The writing on the walls in Los Angeles was the same in Santiago; the trajectory of suppression, pain, and suffering, existed everywhere and nobody had been spared the shame. For some people, an intensity of passion burns inside with a deep longing for change, involvement, and commitment, and for Isabel it was murals. It was the type of art that spoke directly to a population on a grand scale where depictions, ideas, and messages were conveyed through a fragmentation of the form and content, via dark progressivism. Her heart bled for them, her eyes sobbed for them, and she couldn't imagine a landscape of hope without them. At once she was drawn in to what the writing on the walls was saying, which led her to the Estrada Courts housing projects in Boyle Heights, which today is recognized for having a superb collection of murals mostly painted in 1973. The 70's was an important decade for the Chicano Movement and she became connected to the struggles and artists of the time that also represented her cultural background, but more importantly engaged in public art according to the regional concerns of Los Angeles and its uniqueness.

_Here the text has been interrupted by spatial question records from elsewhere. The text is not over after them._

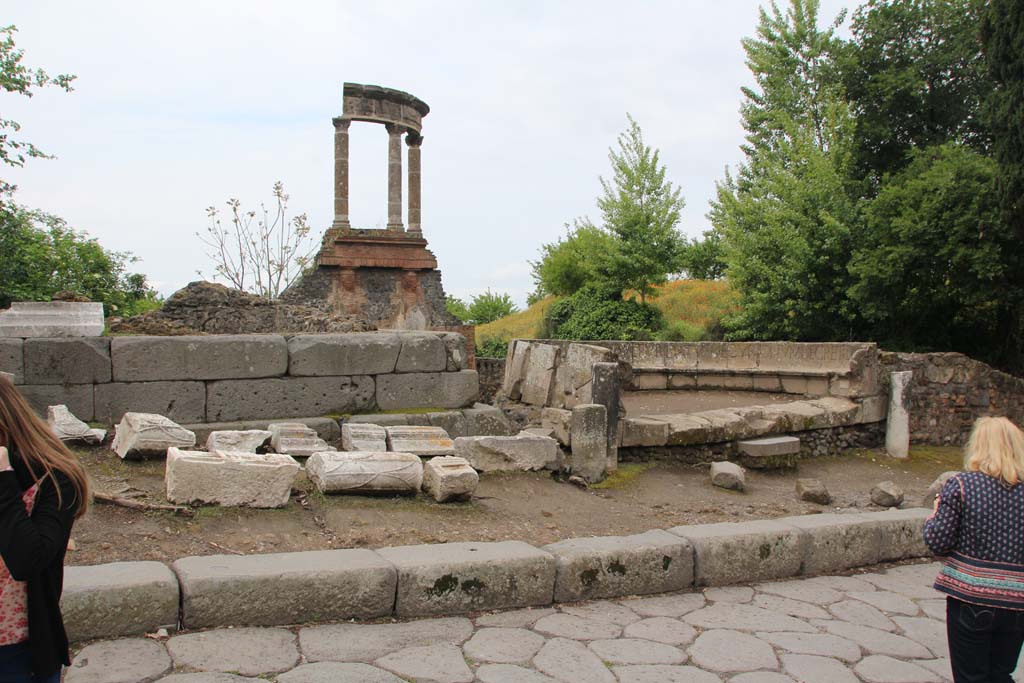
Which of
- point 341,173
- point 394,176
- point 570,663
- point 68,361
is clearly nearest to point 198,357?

Today, Isabel Rojas-Williams, a renowned art curator and advocate of muralism, is the executive director of the Mural Conservancy of Los Angeles. She is a champion and heroine of the cause and is a fascinating example of accomplishment. When she first arrived in Los Angeles she wasn't allowed to enroll in the university because of the bureaucratic red tape associated with transcripts and previous foreign study, but with fervent diligence and determination, her master's thesis from CSU Los Angeles, Los Angeles Street Mural Movement, 1930-2009, sits in the research archives of Sala de Arte Público Siqueiros in México City, she is an art professor and international lecturer, a mural docent, she was appointed as an advisor for the "Siqueiros Interpretative Center", and serves as the mayor's art liaison to the Latino Heritage Committee, African American Committee, and Asian American Committee. Moreover, she led the three year campaign to lift the mural moratorium in the city along with committed city council members and artists, which was recently victorious and will help shape the current state of muralism. The city of Los Angeles is fortunate to have such a dedicated and talented person to help ignite one of the highest forms of art that proved crucial to the Renaissance, the Mexican Muralist Movement, and the Chicano Movement. Today there is a new movement; dark progressivism, and it builds upon the past and celebrates it with fierce remembrance, while carving out new geometrical forms that reflect the ever-changing fragmented metropolis.